Dataset entries:
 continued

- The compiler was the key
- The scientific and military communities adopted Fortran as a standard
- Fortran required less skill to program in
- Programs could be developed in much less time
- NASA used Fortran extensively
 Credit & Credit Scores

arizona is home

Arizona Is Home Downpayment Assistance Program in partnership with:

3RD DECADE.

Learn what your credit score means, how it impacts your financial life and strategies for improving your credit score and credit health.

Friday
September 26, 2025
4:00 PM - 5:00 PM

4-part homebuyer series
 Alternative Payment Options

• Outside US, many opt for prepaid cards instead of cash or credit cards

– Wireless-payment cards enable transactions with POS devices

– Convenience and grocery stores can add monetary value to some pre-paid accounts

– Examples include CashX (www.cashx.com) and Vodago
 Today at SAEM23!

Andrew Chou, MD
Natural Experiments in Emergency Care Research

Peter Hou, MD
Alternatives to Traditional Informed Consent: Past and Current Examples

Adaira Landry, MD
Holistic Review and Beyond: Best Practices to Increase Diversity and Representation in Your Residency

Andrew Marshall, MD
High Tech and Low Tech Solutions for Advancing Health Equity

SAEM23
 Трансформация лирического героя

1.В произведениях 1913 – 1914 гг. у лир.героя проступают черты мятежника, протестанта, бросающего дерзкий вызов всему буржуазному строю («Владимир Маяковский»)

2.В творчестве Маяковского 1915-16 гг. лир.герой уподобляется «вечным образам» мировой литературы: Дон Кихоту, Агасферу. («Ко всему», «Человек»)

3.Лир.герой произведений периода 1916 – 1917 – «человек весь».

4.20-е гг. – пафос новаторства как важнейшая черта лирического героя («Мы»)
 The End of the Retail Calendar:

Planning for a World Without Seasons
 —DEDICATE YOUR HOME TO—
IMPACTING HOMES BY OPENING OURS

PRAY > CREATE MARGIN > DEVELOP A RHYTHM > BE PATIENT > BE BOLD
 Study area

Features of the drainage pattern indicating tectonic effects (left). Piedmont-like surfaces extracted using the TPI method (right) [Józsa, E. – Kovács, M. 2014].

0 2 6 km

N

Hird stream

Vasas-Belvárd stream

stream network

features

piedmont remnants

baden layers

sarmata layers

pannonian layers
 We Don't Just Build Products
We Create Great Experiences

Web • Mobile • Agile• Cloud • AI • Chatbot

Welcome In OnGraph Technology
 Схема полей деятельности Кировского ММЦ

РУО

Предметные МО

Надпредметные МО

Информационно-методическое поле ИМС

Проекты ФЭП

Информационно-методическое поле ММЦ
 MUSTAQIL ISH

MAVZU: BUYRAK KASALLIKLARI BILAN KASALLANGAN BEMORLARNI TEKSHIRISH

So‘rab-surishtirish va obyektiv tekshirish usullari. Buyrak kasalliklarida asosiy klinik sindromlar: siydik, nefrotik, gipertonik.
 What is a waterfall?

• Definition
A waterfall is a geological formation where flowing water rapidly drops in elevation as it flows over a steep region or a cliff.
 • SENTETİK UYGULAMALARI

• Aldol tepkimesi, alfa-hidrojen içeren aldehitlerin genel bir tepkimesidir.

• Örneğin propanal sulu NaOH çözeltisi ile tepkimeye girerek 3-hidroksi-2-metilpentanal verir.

* _Problem to solve_: Look through the entries and find each line that has the string "всему". Copy those lines.

* _Response area_:
1.В произведениях 1913 – 1914 гг. у лир.героя проступают черты мятежника, протестанта, бросающего дерзкий вызов всему буржуазному строю («Владимир Маяковский»)
2.В творчестве Маяковского 1915-16 гг. лир.герой уподобляется «вечным образам» мировой литературы: Дон Кихоту, Агасферу. («Ко всему», «Человек»)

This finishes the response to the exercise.